Mary Lou Bailey
Developing Sample Holders for Ultrafast Electron Spin Resonance
Electron Spin Resonance (ESR) spectroscopy investigates unpaired electron spins in solids and liquids to reveal their local environment. ESR has many applications in various fields, including physics, chemistry, materials science, and biology. For instance, ESR has revealed critical structural information of proteins that have otherwise resisted structural techniques in biology. At UCSB we have developed a spectrometer capable of exciting and detecting spins 100x faster than is other possible by using a Free Electron Laser (FEL) source, which provides the highest power at the frequencies necessary for ESR. The pulse emitted from the FEL is directed at a sample in a sample holder “bucket,” where rapidly decaying signals emitted by the electron spins are measured by a detector. The current sample holder reflects some of the FEL pulse back to the detector, obscuring the signal and requiring the detector be turned on 80 ns after the initial pulse. In order to realize the full potential of the spectrometer, it is crucial to shorten this time.

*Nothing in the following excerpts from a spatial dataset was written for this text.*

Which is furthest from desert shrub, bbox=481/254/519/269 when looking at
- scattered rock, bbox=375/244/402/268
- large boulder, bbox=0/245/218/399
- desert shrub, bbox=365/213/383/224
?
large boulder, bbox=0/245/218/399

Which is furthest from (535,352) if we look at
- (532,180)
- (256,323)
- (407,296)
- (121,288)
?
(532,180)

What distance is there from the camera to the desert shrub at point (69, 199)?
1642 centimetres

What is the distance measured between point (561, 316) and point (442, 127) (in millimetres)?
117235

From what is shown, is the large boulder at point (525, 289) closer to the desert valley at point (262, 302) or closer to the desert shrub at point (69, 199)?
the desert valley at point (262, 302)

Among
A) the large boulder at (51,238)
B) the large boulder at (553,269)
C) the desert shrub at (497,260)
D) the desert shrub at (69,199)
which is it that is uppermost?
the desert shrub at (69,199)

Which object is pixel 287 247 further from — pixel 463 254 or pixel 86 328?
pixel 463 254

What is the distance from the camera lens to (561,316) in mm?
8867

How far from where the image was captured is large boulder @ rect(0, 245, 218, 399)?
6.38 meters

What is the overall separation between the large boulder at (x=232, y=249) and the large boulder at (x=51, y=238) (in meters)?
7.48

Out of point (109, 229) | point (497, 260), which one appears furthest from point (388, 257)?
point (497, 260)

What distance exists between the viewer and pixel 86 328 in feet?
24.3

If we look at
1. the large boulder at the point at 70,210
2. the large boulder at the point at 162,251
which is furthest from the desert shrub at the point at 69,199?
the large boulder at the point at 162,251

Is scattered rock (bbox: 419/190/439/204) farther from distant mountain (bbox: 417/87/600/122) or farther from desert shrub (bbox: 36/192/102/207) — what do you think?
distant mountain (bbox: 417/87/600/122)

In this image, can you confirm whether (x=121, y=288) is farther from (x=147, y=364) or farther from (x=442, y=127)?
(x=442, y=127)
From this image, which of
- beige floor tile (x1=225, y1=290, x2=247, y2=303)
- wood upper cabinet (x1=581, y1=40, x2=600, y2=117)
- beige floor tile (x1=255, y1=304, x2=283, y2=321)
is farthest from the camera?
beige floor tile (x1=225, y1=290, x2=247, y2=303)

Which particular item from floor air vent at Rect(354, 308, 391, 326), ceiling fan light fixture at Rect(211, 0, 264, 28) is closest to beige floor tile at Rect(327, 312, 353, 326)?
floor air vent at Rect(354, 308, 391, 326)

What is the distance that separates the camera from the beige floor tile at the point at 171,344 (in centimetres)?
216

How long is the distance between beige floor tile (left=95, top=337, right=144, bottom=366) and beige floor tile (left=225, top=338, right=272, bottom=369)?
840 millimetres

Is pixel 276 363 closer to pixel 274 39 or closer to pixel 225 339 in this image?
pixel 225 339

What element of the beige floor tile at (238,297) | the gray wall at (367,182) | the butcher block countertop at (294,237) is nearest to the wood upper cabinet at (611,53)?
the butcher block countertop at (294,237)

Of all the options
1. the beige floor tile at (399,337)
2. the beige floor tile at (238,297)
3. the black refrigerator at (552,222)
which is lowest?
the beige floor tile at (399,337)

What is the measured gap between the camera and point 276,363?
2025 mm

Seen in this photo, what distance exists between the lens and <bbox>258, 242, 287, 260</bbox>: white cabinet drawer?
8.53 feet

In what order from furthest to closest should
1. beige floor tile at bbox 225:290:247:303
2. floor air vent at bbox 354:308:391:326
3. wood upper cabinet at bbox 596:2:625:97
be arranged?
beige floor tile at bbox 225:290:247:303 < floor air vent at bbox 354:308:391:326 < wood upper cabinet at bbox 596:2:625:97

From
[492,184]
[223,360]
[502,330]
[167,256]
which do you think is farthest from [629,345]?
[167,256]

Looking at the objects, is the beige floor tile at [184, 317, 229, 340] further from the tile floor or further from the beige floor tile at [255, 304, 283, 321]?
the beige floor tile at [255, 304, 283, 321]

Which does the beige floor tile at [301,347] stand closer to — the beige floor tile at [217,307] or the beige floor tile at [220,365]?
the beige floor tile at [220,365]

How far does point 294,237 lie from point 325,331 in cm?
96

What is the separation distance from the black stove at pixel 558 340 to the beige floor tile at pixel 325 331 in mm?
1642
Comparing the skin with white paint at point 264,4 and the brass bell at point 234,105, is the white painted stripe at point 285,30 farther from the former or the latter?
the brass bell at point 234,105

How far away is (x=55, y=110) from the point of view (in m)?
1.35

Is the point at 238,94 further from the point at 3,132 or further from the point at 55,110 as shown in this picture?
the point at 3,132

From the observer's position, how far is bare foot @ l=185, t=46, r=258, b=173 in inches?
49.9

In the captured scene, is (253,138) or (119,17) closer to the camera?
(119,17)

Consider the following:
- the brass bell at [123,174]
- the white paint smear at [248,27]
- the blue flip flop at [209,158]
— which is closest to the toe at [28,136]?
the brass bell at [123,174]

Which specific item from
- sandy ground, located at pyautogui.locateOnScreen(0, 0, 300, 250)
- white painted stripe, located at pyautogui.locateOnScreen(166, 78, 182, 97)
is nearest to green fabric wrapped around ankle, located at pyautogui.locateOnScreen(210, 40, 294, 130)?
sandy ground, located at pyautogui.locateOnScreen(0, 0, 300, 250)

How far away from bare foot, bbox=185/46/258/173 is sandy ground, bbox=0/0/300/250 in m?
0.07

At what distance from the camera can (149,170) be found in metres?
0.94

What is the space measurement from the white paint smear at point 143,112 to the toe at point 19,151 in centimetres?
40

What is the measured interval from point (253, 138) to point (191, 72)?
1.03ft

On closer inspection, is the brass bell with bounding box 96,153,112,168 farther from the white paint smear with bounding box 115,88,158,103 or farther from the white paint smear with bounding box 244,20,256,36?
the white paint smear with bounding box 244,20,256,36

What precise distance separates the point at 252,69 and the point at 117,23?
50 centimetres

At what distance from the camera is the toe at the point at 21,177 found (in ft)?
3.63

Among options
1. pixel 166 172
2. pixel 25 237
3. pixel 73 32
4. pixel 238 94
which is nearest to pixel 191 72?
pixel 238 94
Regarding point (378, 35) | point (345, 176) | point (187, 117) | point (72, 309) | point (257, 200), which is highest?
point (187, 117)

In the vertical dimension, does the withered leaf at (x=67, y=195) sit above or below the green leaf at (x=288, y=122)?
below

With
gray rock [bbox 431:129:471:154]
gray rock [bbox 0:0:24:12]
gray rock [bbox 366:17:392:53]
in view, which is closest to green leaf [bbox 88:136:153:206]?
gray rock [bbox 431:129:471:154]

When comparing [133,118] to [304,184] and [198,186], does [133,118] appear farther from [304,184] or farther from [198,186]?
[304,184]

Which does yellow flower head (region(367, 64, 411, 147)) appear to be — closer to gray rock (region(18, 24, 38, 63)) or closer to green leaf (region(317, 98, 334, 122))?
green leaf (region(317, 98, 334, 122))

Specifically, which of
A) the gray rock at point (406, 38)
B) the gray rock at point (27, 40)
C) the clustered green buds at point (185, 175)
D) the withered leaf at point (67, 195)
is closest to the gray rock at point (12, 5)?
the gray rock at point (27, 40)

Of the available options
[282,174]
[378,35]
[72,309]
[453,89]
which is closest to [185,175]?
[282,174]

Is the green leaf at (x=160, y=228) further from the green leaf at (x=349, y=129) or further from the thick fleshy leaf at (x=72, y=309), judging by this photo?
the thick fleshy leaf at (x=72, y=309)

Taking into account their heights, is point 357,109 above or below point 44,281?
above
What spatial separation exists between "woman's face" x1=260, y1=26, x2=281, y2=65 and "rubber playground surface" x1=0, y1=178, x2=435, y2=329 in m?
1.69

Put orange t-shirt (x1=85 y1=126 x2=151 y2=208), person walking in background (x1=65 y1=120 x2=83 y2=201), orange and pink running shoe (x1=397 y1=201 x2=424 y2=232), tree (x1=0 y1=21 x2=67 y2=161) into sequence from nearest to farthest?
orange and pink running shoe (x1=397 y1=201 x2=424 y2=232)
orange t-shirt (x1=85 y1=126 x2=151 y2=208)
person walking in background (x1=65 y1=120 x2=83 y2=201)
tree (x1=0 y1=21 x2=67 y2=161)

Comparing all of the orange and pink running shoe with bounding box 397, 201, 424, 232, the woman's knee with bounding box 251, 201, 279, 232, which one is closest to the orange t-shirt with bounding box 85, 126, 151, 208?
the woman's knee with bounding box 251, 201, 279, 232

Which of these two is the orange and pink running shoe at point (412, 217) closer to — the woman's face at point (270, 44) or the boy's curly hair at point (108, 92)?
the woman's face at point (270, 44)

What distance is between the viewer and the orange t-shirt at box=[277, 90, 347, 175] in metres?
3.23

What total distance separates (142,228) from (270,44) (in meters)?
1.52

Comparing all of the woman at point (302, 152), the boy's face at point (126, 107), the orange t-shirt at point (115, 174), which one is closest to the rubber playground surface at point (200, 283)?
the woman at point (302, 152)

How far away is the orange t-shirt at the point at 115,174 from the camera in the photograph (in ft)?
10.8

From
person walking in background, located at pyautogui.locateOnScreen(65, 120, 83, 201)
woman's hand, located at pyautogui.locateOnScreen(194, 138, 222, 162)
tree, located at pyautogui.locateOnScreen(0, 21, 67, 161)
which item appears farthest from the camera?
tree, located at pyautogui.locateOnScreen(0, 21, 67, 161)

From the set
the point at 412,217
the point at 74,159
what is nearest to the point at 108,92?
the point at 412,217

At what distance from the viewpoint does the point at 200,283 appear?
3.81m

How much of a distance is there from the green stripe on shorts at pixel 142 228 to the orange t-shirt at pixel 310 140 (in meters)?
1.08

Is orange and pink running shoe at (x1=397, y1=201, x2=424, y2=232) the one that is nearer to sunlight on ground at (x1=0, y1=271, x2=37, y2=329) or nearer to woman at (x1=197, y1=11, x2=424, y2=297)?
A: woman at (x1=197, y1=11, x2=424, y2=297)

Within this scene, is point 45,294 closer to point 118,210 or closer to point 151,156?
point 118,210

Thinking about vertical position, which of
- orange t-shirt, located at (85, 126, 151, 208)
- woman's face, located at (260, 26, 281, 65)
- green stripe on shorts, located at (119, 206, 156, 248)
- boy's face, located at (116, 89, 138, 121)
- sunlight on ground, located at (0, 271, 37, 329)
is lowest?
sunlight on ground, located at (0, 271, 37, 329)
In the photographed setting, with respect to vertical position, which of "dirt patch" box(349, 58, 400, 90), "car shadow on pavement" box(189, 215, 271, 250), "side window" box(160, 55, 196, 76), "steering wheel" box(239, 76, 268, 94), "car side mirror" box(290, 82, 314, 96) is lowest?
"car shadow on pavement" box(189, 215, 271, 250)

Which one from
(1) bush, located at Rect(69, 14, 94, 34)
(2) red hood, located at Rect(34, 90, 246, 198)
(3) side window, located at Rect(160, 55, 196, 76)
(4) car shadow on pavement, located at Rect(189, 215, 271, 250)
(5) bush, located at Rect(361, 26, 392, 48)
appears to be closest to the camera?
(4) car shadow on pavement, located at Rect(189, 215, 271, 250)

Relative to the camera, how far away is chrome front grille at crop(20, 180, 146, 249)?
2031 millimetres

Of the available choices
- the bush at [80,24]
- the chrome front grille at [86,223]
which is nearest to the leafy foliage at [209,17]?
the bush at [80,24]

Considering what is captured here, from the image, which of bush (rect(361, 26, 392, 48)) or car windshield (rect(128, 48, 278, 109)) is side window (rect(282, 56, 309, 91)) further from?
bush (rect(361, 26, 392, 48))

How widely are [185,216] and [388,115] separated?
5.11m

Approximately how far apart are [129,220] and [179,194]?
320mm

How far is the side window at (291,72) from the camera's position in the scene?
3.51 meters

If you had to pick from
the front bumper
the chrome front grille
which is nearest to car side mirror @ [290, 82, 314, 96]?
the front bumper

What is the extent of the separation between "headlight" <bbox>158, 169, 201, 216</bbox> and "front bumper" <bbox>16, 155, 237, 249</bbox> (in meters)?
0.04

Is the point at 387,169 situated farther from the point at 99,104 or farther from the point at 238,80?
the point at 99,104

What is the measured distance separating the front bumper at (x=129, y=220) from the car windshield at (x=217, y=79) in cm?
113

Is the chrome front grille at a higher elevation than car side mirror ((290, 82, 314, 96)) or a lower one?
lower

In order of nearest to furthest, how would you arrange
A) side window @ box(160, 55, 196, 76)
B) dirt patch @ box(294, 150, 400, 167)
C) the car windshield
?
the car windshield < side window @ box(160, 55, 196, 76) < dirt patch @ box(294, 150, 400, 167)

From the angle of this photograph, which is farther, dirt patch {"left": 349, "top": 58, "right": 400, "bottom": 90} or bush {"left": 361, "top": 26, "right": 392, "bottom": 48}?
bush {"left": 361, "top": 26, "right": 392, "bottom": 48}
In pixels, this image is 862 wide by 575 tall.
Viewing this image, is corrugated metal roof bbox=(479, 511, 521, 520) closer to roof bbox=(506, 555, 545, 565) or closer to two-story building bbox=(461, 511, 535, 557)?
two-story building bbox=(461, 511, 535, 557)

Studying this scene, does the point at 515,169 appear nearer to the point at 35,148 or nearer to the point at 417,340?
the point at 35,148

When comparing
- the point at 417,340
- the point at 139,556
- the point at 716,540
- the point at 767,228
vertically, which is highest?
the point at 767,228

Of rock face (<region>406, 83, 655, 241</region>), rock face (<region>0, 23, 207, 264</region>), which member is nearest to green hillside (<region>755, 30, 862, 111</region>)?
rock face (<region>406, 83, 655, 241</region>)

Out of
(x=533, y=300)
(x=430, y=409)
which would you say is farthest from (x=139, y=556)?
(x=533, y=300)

To create a holder that minimizes interference, size, geometry, and material are studied. After initial analysis of different shapes and materials, a holder with a cone top and bottom, in either Teflon or Rexolite, appears to be the most promising. This set-up, as well as variations of this design, were fabricated in the machine shop, and will be tested under the FEL. Further analysis of each tested holder will determine which shape yields the most effective improvements, pointing us towards further optimization designs.